## Data for this exercise:
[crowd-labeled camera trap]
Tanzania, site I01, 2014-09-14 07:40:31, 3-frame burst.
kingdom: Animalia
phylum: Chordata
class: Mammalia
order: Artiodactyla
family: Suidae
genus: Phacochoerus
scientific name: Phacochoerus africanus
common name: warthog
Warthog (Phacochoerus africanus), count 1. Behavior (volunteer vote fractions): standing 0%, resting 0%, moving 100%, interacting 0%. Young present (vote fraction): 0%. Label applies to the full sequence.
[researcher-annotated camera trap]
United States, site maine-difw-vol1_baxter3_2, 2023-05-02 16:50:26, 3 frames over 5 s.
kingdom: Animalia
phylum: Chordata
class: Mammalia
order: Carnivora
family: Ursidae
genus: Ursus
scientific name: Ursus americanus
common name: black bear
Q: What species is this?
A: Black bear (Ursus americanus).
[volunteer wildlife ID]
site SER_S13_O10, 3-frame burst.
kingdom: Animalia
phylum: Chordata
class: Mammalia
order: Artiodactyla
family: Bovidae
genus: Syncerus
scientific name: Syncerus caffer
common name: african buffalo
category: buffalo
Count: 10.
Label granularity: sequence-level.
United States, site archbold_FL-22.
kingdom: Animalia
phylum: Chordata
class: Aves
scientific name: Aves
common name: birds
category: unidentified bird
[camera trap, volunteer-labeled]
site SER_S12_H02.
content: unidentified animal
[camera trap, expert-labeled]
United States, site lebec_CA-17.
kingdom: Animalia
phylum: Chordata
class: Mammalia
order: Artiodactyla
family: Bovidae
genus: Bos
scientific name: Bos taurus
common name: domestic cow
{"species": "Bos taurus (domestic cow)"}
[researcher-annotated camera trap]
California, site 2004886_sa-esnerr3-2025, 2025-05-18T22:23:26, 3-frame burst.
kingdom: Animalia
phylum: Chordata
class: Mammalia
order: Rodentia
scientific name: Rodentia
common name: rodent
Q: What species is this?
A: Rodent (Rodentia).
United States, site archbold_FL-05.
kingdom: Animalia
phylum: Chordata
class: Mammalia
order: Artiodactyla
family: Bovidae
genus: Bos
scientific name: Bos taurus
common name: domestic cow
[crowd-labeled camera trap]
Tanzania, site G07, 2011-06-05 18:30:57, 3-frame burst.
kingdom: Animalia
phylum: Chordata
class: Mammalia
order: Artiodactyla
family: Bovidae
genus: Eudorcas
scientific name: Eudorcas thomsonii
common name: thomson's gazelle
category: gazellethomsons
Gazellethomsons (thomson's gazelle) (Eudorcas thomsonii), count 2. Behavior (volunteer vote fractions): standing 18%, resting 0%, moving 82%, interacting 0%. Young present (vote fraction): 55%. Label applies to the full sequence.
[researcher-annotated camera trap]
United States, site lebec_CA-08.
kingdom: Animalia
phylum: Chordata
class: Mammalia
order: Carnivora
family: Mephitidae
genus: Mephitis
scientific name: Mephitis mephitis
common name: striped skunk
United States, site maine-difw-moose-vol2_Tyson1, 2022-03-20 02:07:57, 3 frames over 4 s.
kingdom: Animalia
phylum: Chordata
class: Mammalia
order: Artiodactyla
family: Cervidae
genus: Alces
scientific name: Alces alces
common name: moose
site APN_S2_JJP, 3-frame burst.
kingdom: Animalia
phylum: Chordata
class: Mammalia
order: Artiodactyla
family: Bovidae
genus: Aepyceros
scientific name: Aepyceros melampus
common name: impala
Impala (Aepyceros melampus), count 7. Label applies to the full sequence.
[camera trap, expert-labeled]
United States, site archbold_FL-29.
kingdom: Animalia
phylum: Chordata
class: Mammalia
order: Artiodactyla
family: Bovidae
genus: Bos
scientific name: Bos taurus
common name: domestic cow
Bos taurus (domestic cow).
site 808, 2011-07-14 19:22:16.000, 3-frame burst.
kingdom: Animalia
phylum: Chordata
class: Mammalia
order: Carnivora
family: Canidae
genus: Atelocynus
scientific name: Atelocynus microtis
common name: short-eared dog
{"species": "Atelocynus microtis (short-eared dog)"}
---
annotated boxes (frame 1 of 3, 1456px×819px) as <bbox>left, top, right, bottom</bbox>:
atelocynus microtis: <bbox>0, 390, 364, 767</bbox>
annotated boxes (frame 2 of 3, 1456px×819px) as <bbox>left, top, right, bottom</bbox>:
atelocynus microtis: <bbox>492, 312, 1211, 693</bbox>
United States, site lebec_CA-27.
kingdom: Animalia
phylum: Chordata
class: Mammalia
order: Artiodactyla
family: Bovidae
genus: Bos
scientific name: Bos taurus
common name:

## How to complete this task:
Write out every entry again exactly, please, with nothing missing.

## Completed task:
[crowd-labeled camera trap]
Tanzania, site I01, 2014-09-14 07:40:31, 3-frame burst.
kingdom: Animalia
phylum: Chordata
class: Mammalia
order: Artiodactyla
family: Suidae
genus: Phacochoerus
scientific name: Phacochoerus africanus
common name: warthog
Warthog (Phacochoerus africanus), count 1. Behavior (volunteer vote fractions): standing 0%, resting 0%, moving 100%, interacting 0%. Young present (vote fraction): 0%. Label applies to the full sequence.
[researcher-annotated camera trap]
United States, site maine-difw-vol1_baxter3_2, 2023-05-02 16:50:26, 3 frames over 5 s.
kingdom: Animalia
phylum: Chordata
class: Mammalia
order: Carnivora
family: Ursidae
genus: Ursus
scientific name: Ursus americanus
common name: black bear
Q: What species is this?
A: Black bear (Ursus americanus).
[volunteer wildlife ID]
site SER_S13_O10, 3-frame burst.
kingdom: Animalia
phylum: Chordata
class: Mammalia
order: Artiodactyla
family: Bovidae
genus: Syncerus
scientific name: Syncerus caffer
common name: african buffalo
category: buffalo
Count: 10.
Label granularity: sequence-level.
United States, site archbold_FL-22.
kingdom: Animalia
phylum: Chordata
class: Aves
scientific name: Aves
common name: birds
category: unidentified bird
[camera trap, volunteer-labeled]
site SER_S12_H02.
content: unidentified animal
[camera trap, expert-labeled]
United States, site lebec_CA-17.
kingdom: Animalia
phylum: Chordata
class: Mammalia
order: Artiodactyla
family: Bovidae
genus: Bos
scientific name: Bos taurus
common name: domestic cow
{"species": "Bos taurus (domestic cow)"}
[researcher-annotated camera trap]
California, site 2004886_sa-esnerr3-2025, 2025-05-18T22:23:26, 3-frame burst.
kingdom: Animalia
phylum: Chordata
class: Mammalia
order: Rodentia
scientific name: Rodentia
common name: rodent
Q: What species is this?
A: Rodent (Rodentia).
United States, site archbold_FL-05.
kingdom: Animalia
phylum: Chordata
class: Mammalia
order: Artiodactyla
family: Bovidae
genus: Bos
scientific name: Bos taurus
common name: domestic cow
[crowd-labeled camera trap]
Tanzania, site G07, 2011-06-05 18:30:57, 3-frame burst.
kingdom: Animalia
phylum: Chordata
class: Mammalia
order: Artiodactyla
family: Bovidae
genus: Eudorcas
scientific name: Eudorcas thomsonii
common name: thomson's gazelle
category: gazellethomsons
Gazellethomsons (thomson's gazelle) (Eudorcas thomsonii), count 2. Behavior (volunteer vote fractions): standing 18%, resting 0%, moving 82%, interacting 0%. Young present (vote fraction): 55%. Label applies to the full sequence.
[researcher-annotated camera trap]
United States, site lebec_CA-08.
kingdom: Animalia
phylum: Chordata
class: Mammalia
order: Carnivora
family: Mephitidae
genus: Mephitis
scientific name: Mephitis mephitis
common name: striped skunk
United States, site maine-difw-moose-vol2_Tyson1, 2022-03-20 02:07:57, 3 frames over 4 s.
kingdom: Animalia
phylum: Chordata
class: Mammalia
order: Artiodactyla
family: Cervidae
genus: Alces
scientific name: Alces alces
common name: moose
site APN_S2_JJP, 3-frame burst.
kingdom: Animalia
phylum: Chordata
class: Mammalia
order: Artiodactyla
family: Bovidae
genus: Aepyceros
scientific name: Aepyceros melampus
common name: impala
Impala (Aepyceros melampus), count 7. Label applies to the full sequence.
[camera trap, expert-labeled]
United States, site archbold_FL-29.
kingdom: Animalia
phylum: Chordata
class: Mammalia
order: Artiodactyla
family: Bovidae
genus: Bos
scientific name: Bos taurus
common name: domestic cow
Bos taurus (domestic cow).
site 808, 2011-07-14 19:22:16.000, 3-frame burst.
kingdom: Animalia
phylum: Chordata
class: Mammalia
order: Carnivora
family: Canidae
genus: Atelocynus
scientific name: Atelocynus microtis
common name: short-eared dog
{"species": "Atelocynus microtis (short-eared dog)"}
---
annotated boxes (frame 1 of 3, 1456px×819px) as <bbox>left, top, right, bottom</bbox>:
atelocynus microtis: <bbox>0, 390, 364, 767</bbox>
annotated boxes (frame 2 of 3, 1456px×819px) as <bbox>left, top, right, bottom</bbox>:
atelocynus microtis: <bbox>492, 312, 1211, 693</bbox>
United States, site lebec_CA-27.
kingdom: Animalia
phylum: Chordata
class: Mammalia
order: Artiodactyla
family: Bovidae
genus: Bos
scientific name: Bos taurus
common name:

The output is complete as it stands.